Because I had originally written the thing for a competition with a 2,000 word limit, I cut out some of the back story in order to make room for the current setting.

I also have an idea about coffee shops and the friends you can make there. These aren't necessarily close friends but more like close acquaintances. You rarely see these people outside of the shop, and if you do by chance, you don't often have anything more to say other than "hey" because they're out of their context. It's an odd phenomenon, I think.

With this story, my purpose was to show a few moments in a communal setting where everyone has a story to tell, but you don't usually get a chance to hear most of it, and you don't pry. You usually just get snippets here and there, and you move on. So, to delve too deeply into Kathryn's back story seems inappropriate given this setting.

I also should admit that after this workshop, when I had a chance to think about what I had experienced, I decided I have no reason to believe the people in this writers' guild know what they're talking about. The meetings are open to the public, and any Joe Schmo can walk in and contribute. Until I get to know these people and learn why they do or don't have qualifications for critiquing anything in print, I'll take what they say with a grain of salt. Honestly, I may actually just smile and ignore them.

In the mean time, I have played around with this story and made some revisions with a hint of back story and slightly less sentimentalism. Here you go.

2 comments:

dive said...

Ooh, I LOVE that story, Robyn; it's one of my favourites; especially the little girl with the bottles.
I disagree (naturally) with the "clear cut" woman. I particularly liked the ambiguity and the sense of the action in the coffee shop being incidental; taking place away from the focal point of the story: the time capsule ceremony.
As for back story; that's fine in a longer piece but a short story is a snapshot of images, feelings and partial events that should be concise and somewhat mysterious and leave those things up to the reader's imagination.

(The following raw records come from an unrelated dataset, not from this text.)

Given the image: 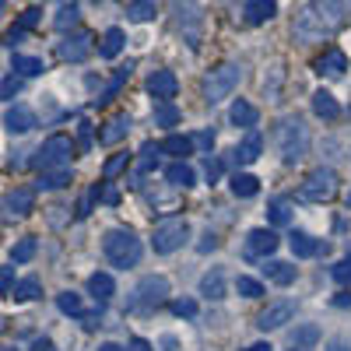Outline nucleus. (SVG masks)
Here are the masks:
<instances>
[{
  "label": "nucleus",
  "instance_id": "5fc2aeb1",
  "mask_svg": "<svg viewBox=\"0 0 351 351\" xmlns=\"http://www.w3.org/2000/svg\"><path fill=\"white\" fill-rule=\"evenodd\" d=\"M127 351H152V344H148V341H141V337H134Z\"/></svg>",
  "mask_w": 351,
  "mask_h": 351
},
{
  "label": "nucleus",
  "instance_id": "393cba45",
  "mask_svg": "<svg viewBox=\"0 0 351 351\" xmlns=\"http://www.w3.org/2000/svg\"><path fill=\"white\" fill-rule=\"evenodd\" d=\"M313 112L324 116V120H334V116L341 112V106H337V99H334L330 92H316V95H313Z\"/></svg>",
  "mask_w": 351,
  "mask_h": 351
},
{
  "label": "nucleus",
  "instance_id": "58836bf2",
  "mask_svg": "<svg viewBox=\"0 0 351 351\" xmlns=\"http://www.w3.org/2000/svg\"><path fill=\"white\" fill-rule=\"evenodd\" d=\"M56 306H60L64 313H71V316L81 313V299L74 295V291H60V295H56Z\"/></svg>",
  "mask_w": 351,
  "mask_h": 351
},
{
  "label": "nucleus",
  "instance_id": "9d476101",
  "mask_svg": "<svg viewBox=\"0 0 351 351\" xmlns=\"http://www.w3.org/2000/svg\"><path fill=\"white\" fill-rule=\"evenodd\" d=\"M278 250V236L271 228H253L246 236V253L250 256H271Z\"/></svg>",
  "mask_w": 351,
  "mask_h": 351
},
{
  "label": "nucleus",
  "instance_id": "39448f33",
  "mask_svg": "<svg viewBox=\"0 0 351 351\" xmlns=\"http://www.w3.org/2000/svg\"><path fill=\"white\" fill-rule=\"evenodd\" d=\"M190 239V225L186 218H165L158 228H155V253H176L183 243Z\"/></svg>",
  "mask_w": 351,
  "mask_h": 351
},
{
  "label": "nucleus",
  "instance_id": "6e6d98bb",
  "mask_svg": "<svg viewBox=\"0 0 351 351\" xmlns=\"http://www.w3.org/2000/svg\"><path fill=\"white\" fill-rule=\"evenodd\" d=\"M102 200H106V204H116V200H120V193H116L112 186H102Z\"/></svg>",
  "mask_w": 351,
  "mask_h": 351
},
{
  "label": "nucleus",
  "instance_id": "7c9ffc66",
  "mask_svg": "<svg viewBox=\"0 0 351 351\" xmlns=\"http://www.w3.org/2000/svg\"><path fill=\"white\" fill-rule=\"evenodd\" d=\"M32 256H36V236H25V239L14 243V250H11V260L14 263H28Z\"/></svg>",
  "mask_w": 351,
  "mask_h": 351
},
{
  "label": "nucleus",
  "instance_id": "a211bd4d",
  "mask_svg": "<svg viewBox=\"0 0 351 351\" xmlns=\"http://www.w3.org/2000/svg\"><path fill=\"white\" fill-rule=\"evenodd\" d=\"M263 274H267L274 285H291V281H295V267L285 263V260H267V263H263Z\"/></svg>",
  "mask_w": 351,
  "mask_h": 351
},
{
  "label": "nucleus",
  "instance_id": "f03ea898",
  "mask_svg": "<svg viewBox=\"0 0 351 351\" xmlns=\"http://www.w3.org/2000/svg\"><path fill=\"white\" fill-rule=\"evenodd\" d=\"M102 250H106L112 267H134L141 260V239L130 228H109L106 239H102Z\"/></svg>",
  "mask_w": 351,
  "mask_h": 351
},
{
  "label": "nucleus",
  "instance_id": "a878e982",
  "mask_svg": "<svg viewBox=\"0 0 351 351\" xmlns=\"http://www.w3.org/2000/svg\"><path fill=\"white\" fill-rule=\"evenodd\" d=\"M88 291H92L99 302H109V299H112V291H116V285H112L109 274H92V278H88Z\"/></svg>",
  "mask_w": 351,
  "mask_h": 351
},
{
  "label": "nucleus",
  "instance_id": "cd10ccee",
  "mask_svg": "<svg viewBox=\"0 0 351 351\" xmlns=\"http://www.w3.org/2000/svg\"><path fill=\"white\" fill-rule=\"evenodd\" d=\"M256 186H260V180L250 176V172H236V176H232V193H236V197H253Z\"/></svg>",
  "mask_w": 351,
  "mask_h": 351
},
{
  "label": "nucleus",
  "instance_id": "052dcab7",
  "mask_svg": "<svg viewBox=\"0 0 351 351\" xmlns=\"http://www.w3.org/2000/svg\"><path fill=\"white\" fill-rule=\"evenodd\" d=\"M246 351H274V348H271V344H250Z\"/></svg>",
  "mask_w": 351,
  "mask_h": 351
},
{
  "label": "nucleus",
  "instance_id": "3c124183",
  "mask_svg": "<svg viewBox=\"0 0 351 351\" xmlns=\"http://www.w3.org/2000/svg\"><path fill=\"white\" fill-rule=\"evenodd\" d=\"M334 278H337V281H351V260L334 263Z\"/></svg>",
  "mask_w": 351,
  "mask_h": 351
},
{
  "label": "nucleus",
  "instance_id": "79ce46f5",
  "mask_svg": "<svg viewBox=\"0 0 351 351\" xmlns=\"http://www.w3.org/2000/svg\"><path fill=\"white\" fill-rule=\"evenodd\" d=\"M74 21H77V8L74 4H64L60 14H56V28H71Z\"/></svg>",
  "mask_w": 351,
  "mask_h": 351
},
{
  "label": "nucleus",
  "instance_id": "a18cd8bd",
  "mask_svg": "<svg viewBox=\"0 0 351 351\" xmlns=\"http://www.w3.org/2000/svg\"><path fill=\"white\" fill-rule=\"evenodd\" d=\"M18 88H21V81H18L14 74H8L4 84H0V95H4V99H14V95H18Z\"/></svg>",
  "mask_w": 351,
  "mask_h": 351
},
{
  "label": "nucleus",
  "instance_id": "473e14b6",
  "mask_svg": "<svg viewBox=\"0 0 351 351\" xmlns=\"http://www.w3.org/2000/svg\"><path fill=\"white\" fill-rule=\"evenodd\" d=\"M120 49H123V32H120V28H109V32L102 36V56H109V60H112Z\"/></svg>",
  "mask_w": 351,
  "mask_h": 351
},
{
  "label": "nucleus",
  "instance_id": "f8f14e48",
  "mask_svg": "<svg viewBox=\"0 0 351 351\" xmlns=\"http://www.w3.org/2000/svg\"><path fill=\"white\" fill-rule=\"evenodd\" d=\"M4 127H8L11 134H28V130L36 127V112L25 109V106H11V109L4 112Z\"/></svg>",
  "mask_w": 351,
  "mask_h": 351
},
{
  "label": "nucleus",
  "instance_id": "ddd939ff",
  "mask_svg": "<svg viewBox=\"0 0 351 351\" xmlns=\"http://www.w3.org/2000/svg\"><path fill=\"white\" fill-rule=\"evenodd\" d=\"M176 88H180V81H176L172 71H155V74L148 77V92H152L155 99H162V102H169V99L176 95Z\"/></svg>",
  "mask_w": 351,
  "mask_h": 351
},
{
  "label": "nucleus",
  "instance_id": "8fccbe9b",
  "mask_svg": "<svg viewBox=\"0 0 351 351\" xmlns=\"http://www.w3.org/2000/svg\"><path fill=\"white\" fill-rule=\"evenodd\" d=\"M193 144H197V148H204V152H211V144H215V134H211V130H200V134L193 137Z\"/></svg>",
  "mask_w": 351,
  "mask_h": 351
},
{
  "label": "nucleus",
  "instance_id": "4c0bfd02",
  "mask_svg": "<svg viewBox=\"0 0 351 351\" xmlns=\"http://www.w3.org/2000/svg\"><path fill=\"white\" fill-rule=\"evenodd\" d=\"M236 288H239V295H246V299H260V295H263V285L253 281V278H239Z\"/></svg>",
  "mask_w": 351,
  "mask_h": 351
},
{
  "label": "nucleus",
  "instance_id": "20e7f679",
  "mask_svg": "<svg viewBox=\"0 0 351 351\" xmlns=\"http://www.w3.org/2000/svg\"><path fill=\"white\" fill-rule=\"evenodd\" d=\"M278 148H281V158L288 165H295L306 155V127H302V120H281V127H278Z\"/></svg>",
  "mask_w": 351,
  "mask_h": 351
},
{
  "label": "nucleus",
  "instance_id": "aec40b11",
  "mask_svg": "<svg viewBox=\"0 0 351 351\" xmlns=\"http://www.w3.org/2000/svg\"><path fill=\"white\" fill-rule=\"evenodd\" d=\"M165 180H169L172 186H183V190H186V186L197 183V176H193V169H190L186 162H172V165L165 169Z\"/></svg>",
  "mask_w": 351,
  "mask_h": 351
},
{
  "label": "nucleus",
  "instance_id": "f3484780",
  "mask_svg": "<svg viewBox=\"0 0 351 351\" xmlns=\"http://www.w3.org/2000/svg\"><path fill=\"white\" fill-rule=\"evenodd\" d=\"M32 200H36V193L28 190V186H18V190H11V193L4 197L8 211H14V215H28V211H32Z\"/></svg>",
  "mask_w": 351,
  "mask_h": 351
},
{
  "label": "nucleus",
  "instance_id": "c85d7f7f",
  "mask_svg": "<svg viewBox=\"0 0 351 351\" xmlns=\"http://www.w3.org/2000/svg\"><path fill=\"white\" fill-rule=\"evenodd\" d=\"M130 71H134L130 64H127V67H120V71H116V77H112V84L106 88V95H99V99H95V106H109V102L116 99V92H120V88H123V81L130 77Z\"/></svg>",
  "mask_w": 351,
  "mask_h": 351
},
{
  "label": "nucleus",
  "instance_id": "37998d69",
  "mask_svg": "<svg viewBox=\"0 0 351 351\" xmlns=\"http://www.w3.org/2000/svg\"><path fill=\"white\" fill-rule=\"evenodd\" d=\"M14 267H4L0 271V291H4V295H14Z\"/></svg>",
  "mask_w": 351,
  "mask_h": 351
},
{
  "label": "nucleus",
  "instance_id": "680f3d73",
  "mask_svg": "<svg viewBox=\"0 0 351 351\" xmlns=\"http://www.w3.org/2000/svg\"><path fill=\"white\" fill-rule=\"evenodd\" d=\"M99 351H123V348H120V344H102Z\"/></svg>",
  "mask_w": 351,
  "mask_h": 351
},
{
  "label": "nucleus",
  "instance_id": "5701e85b",
  "mask_svg": "<svg viewBox=\"0 0 351 351\" xmlns=\"http://www.w3.org/2000/svg\"><path fill=\"white\" fill-rule=\"evenodd\" d=\"M71 183V169H43L39 190H64Z\"/></svg>",
  "mask_w": 351,
  "mask_h": 351
},
{
  "label": "nucleus",
  "instance_id": "7ed1b4c3",
  "mask_svg": "<svg viewBox=\"0 0 351 351\" xmlns=\"http://www.w3.org/2000/svg\"><path fill=\"white\" fill-rule=\"evenodd\" d=\"M239 81H243V67L239 64H221L218 71H211L208 77H204V102L218 106L221 99H228L232 92H236Z\"/></svg>",
  "mask_w": 351,
  "mask_h": 351
},
{
  "label": "nucleus",
  "instance_id": "9b49d317",
  "mask_svg": "<svg viewBox=\"0 0 351 351\" xmlns=\"http://www.w3.org/2000/svg\"><path fill=\"white\" fill-rule=\"evenodd\" d=\"M88 53H92V39H88V36H67L60 43V60H67V64L88 60Z\"/></svg>",
  "mask_w": 351,
  "mask_h": 351
},
{
  "label": "nucleus",
  "instance_id": "49530a36",
  "mask_svg": "<svg viewBox=\"0 0 351 351\" xmlns=\"http://www.w3.org/2000/svg\"><path fill=\"white\" fill-rule=\"evenodd\" d=\"M313 341H316V327H306V330H299V334H295V351L309 348Z\"/></svg>",
  "mask_w": 351,
  "mask_h": 351
},
{
  "label": "nucleus",
  "instance_id": "72a5a7b5",
  "mask_svg": "<svg viewBox=\"0 0 351 351\" xmlns=\"http://www.w3.org/2000/svg\"><path fill=\"white\" fill-rule=\"evenodd\" d=\"M267 215H271V221H274V225H288V218H291L288 200H285V197H274V200L267 204Z\"/></svg>",
  "mask_w": 351,
  "mask_h": 351
},
{
  "label": "nucleus",
  "instance_id": "4be33fe9",
  "mask_svg": "<svg viewBox=\"0 0 351 351\" xmlns=\"http://www.w3.org/2000/svg\"><path fill=\"white\" fill-rule=\"evenodd\" d=\"M127 134H130V120H127V116H116V120H109V123L102 127L99 141H102V144H116V141H123Z\"/></svg>",
  "mask_w": 351,
  "mask_h": 351
},
{
  "label": "nucleus",
  "instance_id": "412c9836",
  "mask_svg": "<svg viewBox=\"0 0 351 351\" xmlns=\"http://www.w3.org/2000/svg\"><path fill=\"white\" fill-rule=\"evenodd\" d=\"M291 253H295V256H316L319 250H324L327 253V246H319L313 236H306V232H291Z\"/></svg>",
  "mask_w": 351,
  "mask_h": 351
},
{
  "label": "nucleus",
  "instance_id": "bf43d9fd",
  "mask_svg": "<svg viewBox=\"0 0 351 351\" xmlns=\"http://www.w3.org/2000/svg\"><path fill=\"white\" fill-rule=\"evenodd\" d=\"M32 351H53V344H49V341H36Z\"/></svg>",
  "mask_w": 351,
  "mask_h": 351
},
{
  "label": "nucleus",
  "instance_id": "2f4dec72",
  "mask_svg": "<svg viewBox=\"0 0 351 351\" xmlns=\"http://www.w3.org/2000/svg\"><path fill=\"white\" fill-rule=\"evenodd\" d=\"M130 21H152L155 18V0H134V4L127 8Z\"/></svg>",
  "mask_w": 351,
  "mask_h": 351
},
{
  "label": "nucleus",
  "instance_id": "4d7b16f0",
  "mask_svg": "<svg viewBox=\"0 0 351 351\" xmlns=\"http://www.w3.org/2000/svg\"><path fill=\"white\" fill-rule=\"evenodd\" d=\"M334 306H341V309H344V306H351V291H341V295L334 299Z\"/></svg>",
  "mask_w": 351,
  "mask_h": 351
},
{
  "label": "nucleus",
  "instance_id": "a19ab883",
  "mask_svg": "<svg viewBox=\"0 0 351 351\" xmlns=\"http://www.w3.org/2000/svg\"><path fill=\"white\" fill-rule=\"evenodd\" d=\"M39 21H43V11H39V8H28V11H21L18 28H25V32H28V28H36Z\"/></svg>",
  "mask_w": 351,
  "mask_h": 351
},
{
  "label": "nucleus",
  "instance_id": "f257e3e1",
  "mask_svg": "<svg viewBox=\"0 0 351 351\" xmlns=\"http://www.w3.org/2000/svg\"><path fill=\"white\" fill-rule=\"evenodd\" d=\"M351 18V0H309L291 21V39L309 46L330 39L337 28Z\"/></svg>",
  "mask_w": 351,
  "mask_h": 351
},
{
  "label": "nucleus",
  "instance_id": "1a4fd4ad",
  "mask_svg": "<svg viewBox=\"0 0 351 351\" xmlns=\"http://www.w3.org/2000/svg\"><path fill=\"white\" fill-rule=\"evenodd\" d=\"M169 295V281L165 278H144L137 285V306H158Z\"/></svg>",
  "mask_w": 351,
  "mask_h": 351
},
{
  "label": "nucleus",
  "instance_id": "dca6fc26",
  "mask_svg": "<svg viewBox=\"0 0 351 351\" xmlns=\"http://www.w3.org/2000/svg\"><path fill=\"white\" fill-rule=\"evenodd\" d=\"M260 152H263V141H260V134H256V130H250V134L243 137V144H239V148L232 152V155H236L243 165H250V162H256V158H260Z\"/></svg>",
  "mask_w": 351,
  "mask_h": 351
},
{
  "label": "nucleus",
  "instance_id": "13d9d810",
  "mask_svg": "<svg viewBox=\"0 0 351 351\" xmlns=\"http://www.w3.org/2000/svg\"><path fill=\"white\" fill-rule=\"evenodd\" d=\"M330 351H351L348 341H330Z\"/></svg>",
  "mask_w": 351,
  "mask_h": 351
},
{
  "label": "nucleus",
  "instance_id": "f704fd0d",
  "mask_svg": "<svg viewBox=\"0 0 351 351\" xmlns=\"http://www.w3.org/2000/svg\"><path fill=\"white\" fill-rule=\"evenodd\" d=\"M39 291H43L39 281H36V278H28V281H18V288H14V295H11V299H14V302H28V299H36Z\"/></svg>",
  "mask_w": 351,
  "mask_h": 351
},
{
  "label": "nucleus",
  "instance_id": "6ab92c4d",
  "mask_svg": "<svg viewBox=\"0 0 351 351\" xmlns=\"http://www.w3.org/2000/svg\"><path fill=\"white\" fill-rule=\"evenodd\" d=\"M193 148H197L193 137H183V134H172V137H165V141H162V152H165V155H176L180 162H183Z\"/></svg>",
  "mask_w": 351,
  "mask_h": 351
},
{
  "label": "nucleus",
  "instance_id": "4468645a",
  "mask_svg": "<svg viewBox=\"0 0 351 351\" xmlns=\"http://www.w3.org/2000/svg\"><path fill=\"white\" fill-rule=\"evenodd\" d=\"M344 71H348V60H344L341 49H327V53L316 60V74H319V77H341Z\"/></svg>",
  "mask_w": 351,
  "mask_h": 351
},
{
  "label": "nucleus",
  "instance_id": "ea45409f",
  "mask_svg": "<svg viewBox=\"0 0 351 351\" xmlns=\"http://www.w3.org/2000/svg\"><path fill=\"white\" fill-rule=\"evenodd\" d=\"M127 162H130V155H112V158L106 162L102 176H106V180H112V176H120V172L127 169Z\"/></svg>",
  "mask_w": 351,
  "mask_h": 351
},
{
  "label": "nucleus",
  "instance_id": "6e6552de",
  "mask_svg": "<svg viewBox=\"0 0 351 351\" xmlns=\"http://www.w3.org/2000/svg\"><path fill=\"white\" fill-rule=\"evenodd\" d=\"M291 316H295V302H291V299H281V302H271L267 309L256 316V327H260V330H278V327L288 324Z\"/></svg>",
  "mask_w": 351,
  "mask_h": 351
},
{
  "label": "nucleus",
  "instance_id": "603ef678",
  "mask_svg": "<svg viewBox=\"0 0 351 351\" xmlns=\"http://www.w3.org/2000/svg\"><path fill=\"white\" fill-rule=\"evenodd\" d=\"M218 246V236H211V232H208V236H204V243H200V253H211Z\"/></svg>",
  "mask_w": 351,
  "mask_h": 351
},
{
  "label": "nucleus",
  "instance_id": "864d4df0",
  "mask_svg": "<svg viewBox=\"0 0 351 351\" xmlns=\"http://www.w3.org/2000/svg\"><path fill=\"white\" fill-rule=\"evenodd\" d=\"M21 36H25V28H11V32H8V46H18Z\"/></svg>",
  "mask_w": 351,
  "mask_h": 351
},
{
  "label": "nucleus",
  "instance_id": "2eb2a0df",
  "mask_svg": "<svg viewBox=\"0 0 351 351\" xmlns=\"http://www.w3.org/2000/svg\"><path fill=\"white\" fill-rule=\"evenodd\" d=\"M278 14V4L274 0H246V21L250 25H263Z\"/></svg>",
  "mask_w": 351,
  "mask_h": 351
},
{
  "label": "nucleus",
  "instance_id": "c03bdc74",
  "mask_svg": "<svg viewBox=\"0 0 351 351\" xmlns=\"http://www.w3.org/2000/svg\"><path fill=\"white\" fill-rule=\"evenodd\" d=\"M172 313L190 319V316H197V302H193V299H180V302H172Z\"/></svg>",
  "mask_w": 351,
  "mask_h": 351
},
{
  "label": "nucleus",
  "instance_id": "e433bc0d",
  "mask_svg": "<svg viewBox=\"0 0 351 351\" xmlns=\"http://www.w3.org/2000/svg\"><path fill=\"white\" fill-rule=\"evenodd\" d=\"M162 155V144H144L141 148V158H137V165H141V172H148L152 165H155V158Z\"/></svg>",
  "mask_w": 351,
  "mask_h": 351
},
{
  "label": "nucleus",
  "instance_id": "423d86ee",
  "mask_svg": "<svg viewBox=\"0 0 351 351\" xmlns=\"http://www.w3.org/2000/svg\"><path fill=\"white\" fill-rule=\"evenodd\" d=\"M71 155H74V144H71V137H64V134H53L43 148H39V165L43 169H67V162H71Z\"/></svg>",
  "mask_w": 351,
  "mask_h": 351
},
{
  "label": "nucleus",
  "instance_id": "b1692460",
  "mask_svg": "<svg viewBox=\"0 0 351 351\" xmlns=\"http://www.w3.org/2000/svg\"><path fill=\"white\" fill-rule=\"evenodd\" d=\"M228 120L236 123V127H253V123H256V109H253L250 102L236 99V102H232V109H228Z\"/></svg>",
  "mask_w": 351,
  "mask_h": 351
},
{
  "label": "nucleus",
  "instance_id": "e2e57ef3",
  "mask_svg": "<svg viewBox=\"0 0 351 351\" xmlns=\"http://www.w3.org/2000/svg\"><path fill=\"white\" fill-rule=\"evenodd\" d=\"M348 204H351V193H348Z\"/></svg>",
  "mask_w": 351,
  "mask_h": 351
},
{
  "label": "nucleus",
  "instance_id": "c756f323",
  "mask_svg": "<svg viewBox=\"0 0 351 351\" xmlns=\"http://www.w3.org/2000/svg\"><path fill=\"white\" fill-rule=\"evenodd\" d=\"M11 71H18V74H25V77H36V74H43L46 67H43L39 56H14V67H11Z\"/></svg>",
  "mask_w": 351,
  "mask_h": 351
},
{
  "label": "nucleus",
  "instance_id": "bb28decb",
  "mask_svg": "<svg viewBox=\"0 0 351 351\" xmlns=\"http://www.w3.org/2000/svg\"><path fill=\"white\" fill-rule=\"evenodd\" d=\"M200 295H208V299H225V278H221V271H211V274L200 278Z\"/></svg>",
  "mask_w": 351,
  "mask_h": 351
},
{
  "label": "nucleus",
  "instance_id": "c9c22d12",
  "mask_svg": "<svg viewBox=\"0 0 351 351\" xmlns=\"http://www.w3.org/2000/svg\"><path fill=\"white\" fill-rule=\"evenodd\" d=\"M155 123H158V127H172V123H180V109H176L172 102H162V106L155 109Z\"/></svg>",
  "mask_w": 351,
  "mask_h": 351
},
{
  "label": "nucleus",
  "instance_id": "de8ad7c7",
  "mask_svg": "<svg viewBox=\"0 0 351 351\" xmlns=\"http://www.w3.org/2000/svg\"><path fill=\"white\" fill-rule=\"evenodd\" d=\"M204 176H208V183H218V176H221V162H218V158H208V165H204Z\"/></svg>",
  "mask_w": 351,
  "mask_h": 351
},
{
  "label": "nucleus",
  "instance_id": "09e8293b",
  "mask_svg": "<svg viewBox=\"0 0 351 351\" xmlns=\"http://www.w3.org/2000/svg\"><path fill=\"white\" fill-rule=\"evenodd\" d=\"M77 141H81L84 152L92 148V123H77Z\"/></svg>",
  "mask_w": 351,
  "mask_h": 351
},
{
  "label": "nucleus",
  "instance_id": "0eeeda50",
  "mask_svg": "<svg viewBox=\"0 0 351 351\" xmlns=\"http://www.w3.org/2000/svg\"><path fill=\"white\" fill-rule=\"evenodd\" d=\"M337 193V176L334 169H316L306 176V183H302V197L306 200H330Z\"/></svg>",
  "mask_w": 351,
  "mask_h": 351
}]
</instances>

Your point about place-specific acquaintances is excellent and very true.
As is the fact that most people who have attended creative writing courses only do so because they cannot create naturally and need to follow a set of guidelines.
If all writers followed "the rules" the world of literature would be a pretty dull place.
You - as I've often said - are "the real thing". A real writer who needs no rules.

I must say I much prefer the un-revised piece; the backstory elements are not necessary to the events taking place and make the narrative kind of jerky.
And the fact that the girl under the counter is not given a name is wonderful.

Lots more of this kind of storytelling, please!

lynn said...

I am wary of creative writing workshops. How to pigeon-hole and cage imagination in three easy lessons. I'd steer clear.